O valor da multa, determinada pelo juiz Ferreira Chaves, é de 10% do valor da causa. Segundo Carlos Jund, presidente da Fasp (Federação das Associações e Sindicatos dos Servidores Públicos do Estado do Rio de Janeiro) — a entidade é autora da ação civil pública — o valor da folha de pagamento é de R$ 2 bilhões. Logo, a multa é de cerca de R$ 200 milhões.

O juiz lembrou que, durante o recesso do Tribunal de Justiça no período das Olimpíadas, foi preciso fazer um arresto (apreensão) de verba pública para quitar a folha em sua integralidade. Na ocasião, foi determinado o arresto de R$ 604 milhões, dos quais foi possível apreender pouco mais da metade do valor (R$ 362 milhões).

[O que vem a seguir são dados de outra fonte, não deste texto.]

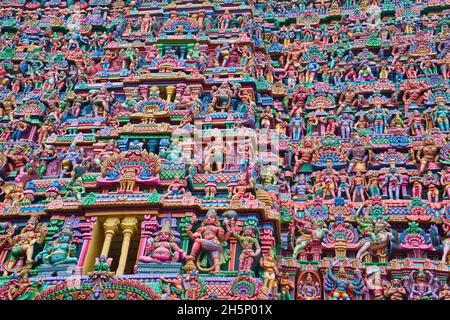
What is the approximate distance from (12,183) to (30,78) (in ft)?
14.9

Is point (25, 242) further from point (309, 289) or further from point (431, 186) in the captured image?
point (431, 186)

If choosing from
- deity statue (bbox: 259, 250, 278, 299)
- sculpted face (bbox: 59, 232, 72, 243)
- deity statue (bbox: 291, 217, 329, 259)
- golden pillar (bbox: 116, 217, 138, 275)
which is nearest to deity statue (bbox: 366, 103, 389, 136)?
deity statue (bbox: 291, 217, 329, 259)

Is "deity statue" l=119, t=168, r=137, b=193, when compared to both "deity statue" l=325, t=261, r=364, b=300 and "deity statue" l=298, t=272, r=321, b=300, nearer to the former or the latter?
"deity statue" l=298, t=272, r=321, b=300

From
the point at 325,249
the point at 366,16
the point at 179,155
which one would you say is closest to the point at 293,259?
the point at 325,249

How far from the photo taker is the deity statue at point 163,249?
11422 mm

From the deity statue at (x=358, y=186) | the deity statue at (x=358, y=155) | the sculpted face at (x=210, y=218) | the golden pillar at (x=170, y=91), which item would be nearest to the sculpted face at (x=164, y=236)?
the sculpted face at (x=210, y=218)

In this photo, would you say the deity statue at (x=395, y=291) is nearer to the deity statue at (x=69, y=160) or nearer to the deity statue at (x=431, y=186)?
the deity statue at (x=431, y=186)

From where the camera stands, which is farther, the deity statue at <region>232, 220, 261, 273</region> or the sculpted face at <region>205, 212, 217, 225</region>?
the sculpted face at <region>205, 212, 217, 225</region>

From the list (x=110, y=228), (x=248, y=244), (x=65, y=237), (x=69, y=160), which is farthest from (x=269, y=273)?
(x=69, y=160)

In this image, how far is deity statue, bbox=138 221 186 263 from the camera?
11422 millimetres

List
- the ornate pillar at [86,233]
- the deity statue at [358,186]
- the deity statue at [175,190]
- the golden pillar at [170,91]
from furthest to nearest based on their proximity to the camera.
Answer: the golden pillar at [170,91] → the deity statue at [358,186] → the deity statue at [175,190] → the ornate pillar at [86,233]

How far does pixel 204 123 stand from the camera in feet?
48.5

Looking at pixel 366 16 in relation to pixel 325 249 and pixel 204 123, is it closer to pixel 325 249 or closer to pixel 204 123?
pixel 204 123

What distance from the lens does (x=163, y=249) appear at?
1152cm
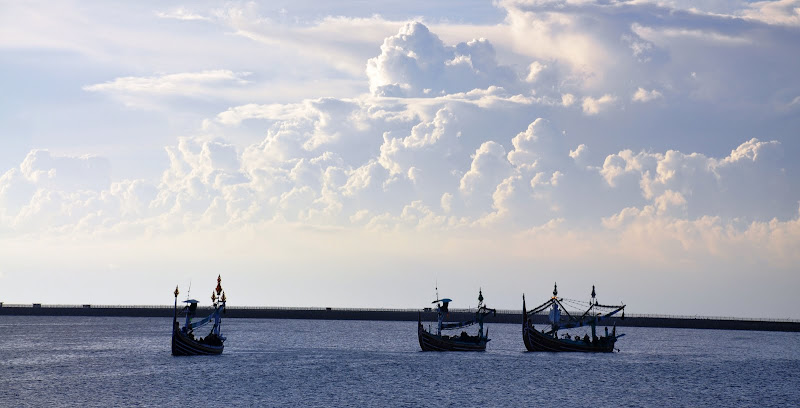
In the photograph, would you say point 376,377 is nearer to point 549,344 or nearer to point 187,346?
point 187,346

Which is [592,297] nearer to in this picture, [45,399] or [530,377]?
[530,377]

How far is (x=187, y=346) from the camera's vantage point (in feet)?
362

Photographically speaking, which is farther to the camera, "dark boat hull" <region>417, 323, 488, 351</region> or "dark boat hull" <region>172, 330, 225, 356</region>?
"dark boat hull" <region>417, 323, 488, 351</region>

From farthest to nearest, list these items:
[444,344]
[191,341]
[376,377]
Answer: [444,344], [191,341], [376,377]

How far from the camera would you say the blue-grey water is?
7712 cm

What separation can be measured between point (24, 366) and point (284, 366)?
28971mm

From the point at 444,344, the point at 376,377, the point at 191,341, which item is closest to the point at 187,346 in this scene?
the point at 191,341

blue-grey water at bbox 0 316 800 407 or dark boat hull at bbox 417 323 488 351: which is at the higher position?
dark boat hull at bbox 417 323 488 351

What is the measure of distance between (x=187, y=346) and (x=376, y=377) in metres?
28.2

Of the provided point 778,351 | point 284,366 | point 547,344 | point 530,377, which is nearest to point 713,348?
point 778,351

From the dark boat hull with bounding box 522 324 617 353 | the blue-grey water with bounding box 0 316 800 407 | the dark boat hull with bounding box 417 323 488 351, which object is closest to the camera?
the blue-grey water with bounding box 0 316 800 407

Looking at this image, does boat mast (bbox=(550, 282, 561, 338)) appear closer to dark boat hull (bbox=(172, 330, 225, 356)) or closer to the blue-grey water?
the blue-grey water

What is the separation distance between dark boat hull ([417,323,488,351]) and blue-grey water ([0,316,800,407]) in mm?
1530

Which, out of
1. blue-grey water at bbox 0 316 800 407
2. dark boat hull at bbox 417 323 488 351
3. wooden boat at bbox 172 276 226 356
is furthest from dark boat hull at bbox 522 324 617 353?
wooden boat at bbox 172 276 226 356
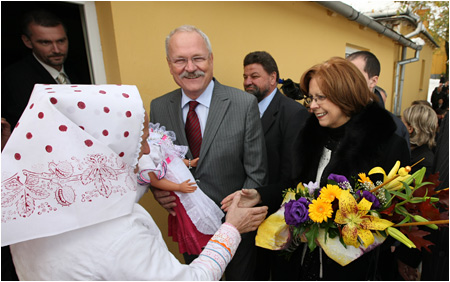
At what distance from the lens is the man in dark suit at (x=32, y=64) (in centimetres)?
191

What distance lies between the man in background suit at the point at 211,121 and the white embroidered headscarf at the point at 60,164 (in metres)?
0.93

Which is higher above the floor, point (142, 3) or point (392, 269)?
point (142, 3)

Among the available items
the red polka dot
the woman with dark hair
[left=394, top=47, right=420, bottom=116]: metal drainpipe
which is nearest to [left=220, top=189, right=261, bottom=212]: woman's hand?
the woman with dark hair

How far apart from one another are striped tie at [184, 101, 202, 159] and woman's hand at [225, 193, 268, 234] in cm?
53

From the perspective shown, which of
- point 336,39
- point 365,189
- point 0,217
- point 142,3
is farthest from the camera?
point 336,39

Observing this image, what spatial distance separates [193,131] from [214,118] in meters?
0.20

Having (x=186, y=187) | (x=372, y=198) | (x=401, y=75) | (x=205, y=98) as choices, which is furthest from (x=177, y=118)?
(x=401, y=75)

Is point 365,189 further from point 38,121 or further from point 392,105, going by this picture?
point 392,105

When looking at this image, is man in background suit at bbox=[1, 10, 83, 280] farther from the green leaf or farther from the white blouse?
the green leaf

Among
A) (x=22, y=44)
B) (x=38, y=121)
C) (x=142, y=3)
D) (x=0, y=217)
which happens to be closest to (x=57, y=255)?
(x=0, y=217)

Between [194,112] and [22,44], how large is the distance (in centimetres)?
145

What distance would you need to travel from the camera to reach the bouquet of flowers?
44.9 inches

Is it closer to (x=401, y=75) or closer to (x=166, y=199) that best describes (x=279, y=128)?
(x=166, y=199)

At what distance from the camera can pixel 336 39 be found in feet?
20.9
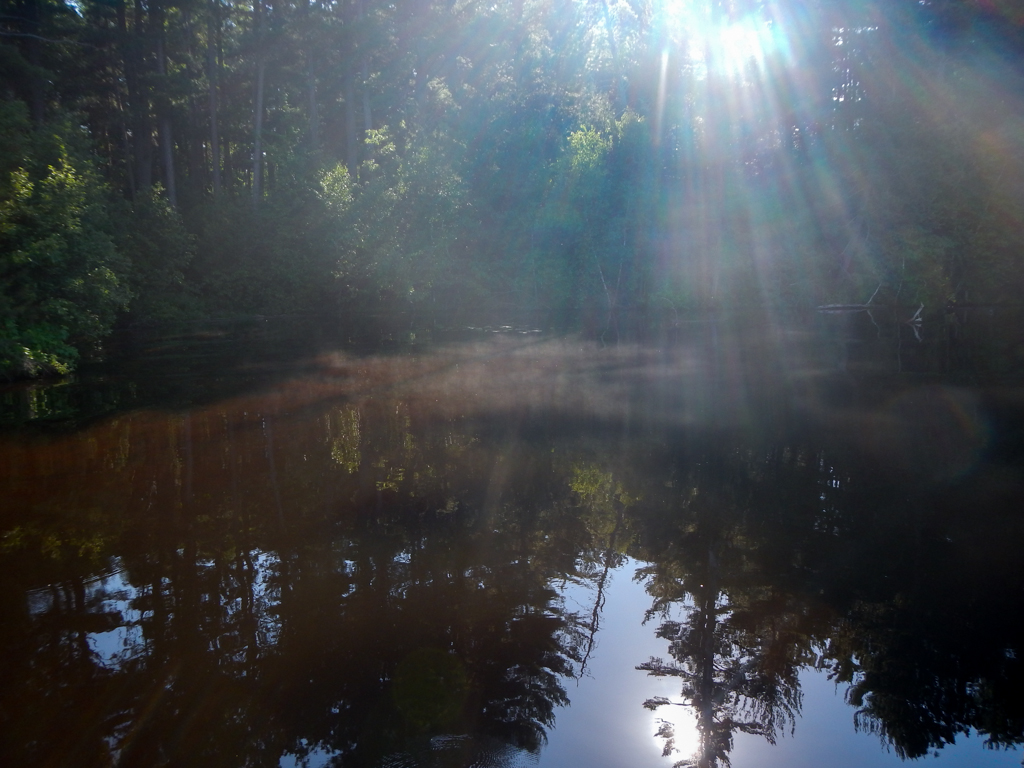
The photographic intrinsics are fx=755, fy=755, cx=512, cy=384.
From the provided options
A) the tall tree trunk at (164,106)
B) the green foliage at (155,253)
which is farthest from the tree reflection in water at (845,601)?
the tall tree trunk at (164,106)

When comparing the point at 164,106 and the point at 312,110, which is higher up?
the point at 312,110

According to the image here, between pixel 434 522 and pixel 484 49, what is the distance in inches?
1546

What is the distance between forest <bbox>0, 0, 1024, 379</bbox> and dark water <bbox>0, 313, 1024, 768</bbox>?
20.4m

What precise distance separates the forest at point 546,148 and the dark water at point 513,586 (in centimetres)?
2035

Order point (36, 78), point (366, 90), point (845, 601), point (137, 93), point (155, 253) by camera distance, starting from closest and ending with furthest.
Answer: point (845, 601), point (36, 78), point (155, 253), point (137, 93), point (366, 90)

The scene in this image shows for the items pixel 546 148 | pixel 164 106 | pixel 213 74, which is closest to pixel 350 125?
pixel 213 74

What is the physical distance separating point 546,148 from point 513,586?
3469cm

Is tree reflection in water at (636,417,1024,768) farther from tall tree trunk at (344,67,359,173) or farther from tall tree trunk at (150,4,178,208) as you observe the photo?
tall tree trunk at (344,67,359,173)

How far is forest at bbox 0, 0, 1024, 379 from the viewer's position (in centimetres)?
2917

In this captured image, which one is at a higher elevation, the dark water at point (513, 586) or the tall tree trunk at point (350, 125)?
the tall tree trunk at point (350, 125)

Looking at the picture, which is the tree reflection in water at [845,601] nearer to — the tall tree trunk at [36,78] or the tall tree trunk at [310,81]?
the tall tree trunk at [36,78]

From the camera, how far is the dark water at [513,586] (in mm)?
3863

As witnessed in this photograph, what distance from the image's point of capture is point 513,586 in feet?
17.4

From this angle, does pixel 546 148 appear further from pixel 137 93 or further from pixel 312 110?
pixel 137 93
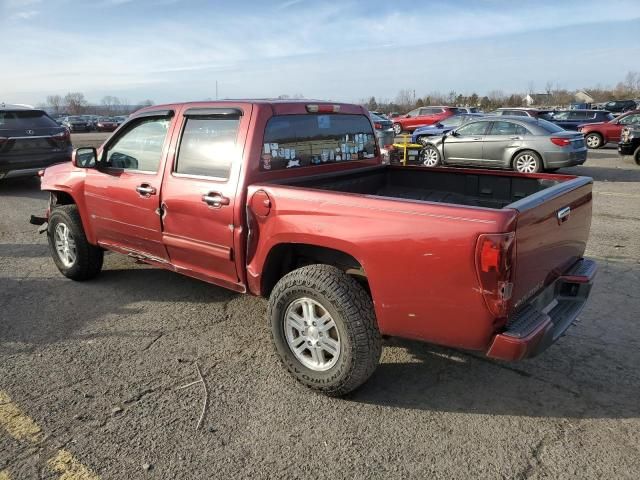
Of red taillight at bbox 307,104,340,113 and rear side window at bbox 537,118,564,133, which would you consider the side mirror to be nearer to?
red taillight at bbox 307,104,340,113

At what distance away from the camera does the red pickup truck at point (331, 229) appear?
2662 mm

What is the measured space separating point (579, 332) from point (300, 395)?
237 centimetres

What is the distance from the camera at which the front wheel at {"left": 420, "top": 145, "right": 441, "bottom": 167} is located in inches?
582

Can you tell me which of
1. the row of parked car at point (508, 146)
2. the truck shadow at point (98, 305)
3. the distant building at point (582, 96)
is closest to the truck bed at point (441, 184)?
the truck shadow at point (98, 305)

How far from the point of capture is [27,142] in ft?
34.4

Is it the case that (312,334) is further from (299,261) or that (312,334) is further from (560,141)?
(560,141)

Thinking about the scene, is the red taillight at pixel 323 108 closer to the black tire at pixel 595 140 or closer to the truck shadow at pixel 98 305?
the truck shadow at pixel 98 305

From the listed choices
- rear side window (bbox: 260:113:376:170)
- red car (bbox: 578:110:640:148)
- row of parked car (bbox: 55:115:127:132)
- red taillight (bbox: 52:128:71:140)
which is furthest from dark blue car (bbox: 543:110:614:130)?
row of parked car (bbox: 55:115:127:132)

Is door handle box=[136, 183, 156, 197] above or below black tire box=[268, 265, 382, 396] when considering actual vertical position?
above

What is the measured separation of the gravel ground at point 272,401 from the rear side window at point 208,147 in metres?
1.33

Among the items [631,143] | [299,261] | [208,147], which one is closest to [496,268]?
[299,261]

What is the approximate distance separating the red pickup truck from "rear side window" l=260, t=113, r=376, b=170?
0.6 inches

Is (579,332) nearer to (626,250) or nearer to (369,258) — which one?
(369,258)

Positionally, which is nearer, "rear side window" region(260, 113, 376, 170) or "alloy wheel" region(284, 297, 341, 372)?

Entretanto, contra essa decisão, o governo do Rio disse à Justiça que o valor determinado para o arresto seria superior ao valor necessário para quitar toda a folha de pagamento, indicando que a quantia de R$ 18 milhões seria suficiente. Dessa forma, o desembargador Luiz Fernando Ribeiro de Carvalho, limitou o arresto a esse valor.

Mas, na ocasião do cumprimento, parte do valor então arrestado já havia sido utilizada para pagar servidores — o restante R$ 109 milhões foi devolvido aos cofres públicos. Segundo o juiz, o Estado agiu "criando embaraço ao cumprimento de ordem judicial e induzindo a Presidência do TJRJ em erro, pois o valor indicado nunca seria sificiente para quitar a folha".


Para o juiz, a disparidade entre o valor indicado pelo Estado e o valor arrestado que pagou parte dos servidores "evidencia que tal conduta não se deu por simples erro do Estado, mas com a intenção de descumprir a decisão judicial que deferiu o arresto com o objetivo de saldar a folha de pagamento".

Em nota, o governo do RJ informou que a Procuradoria Geral do Estado ainda não foi notificada.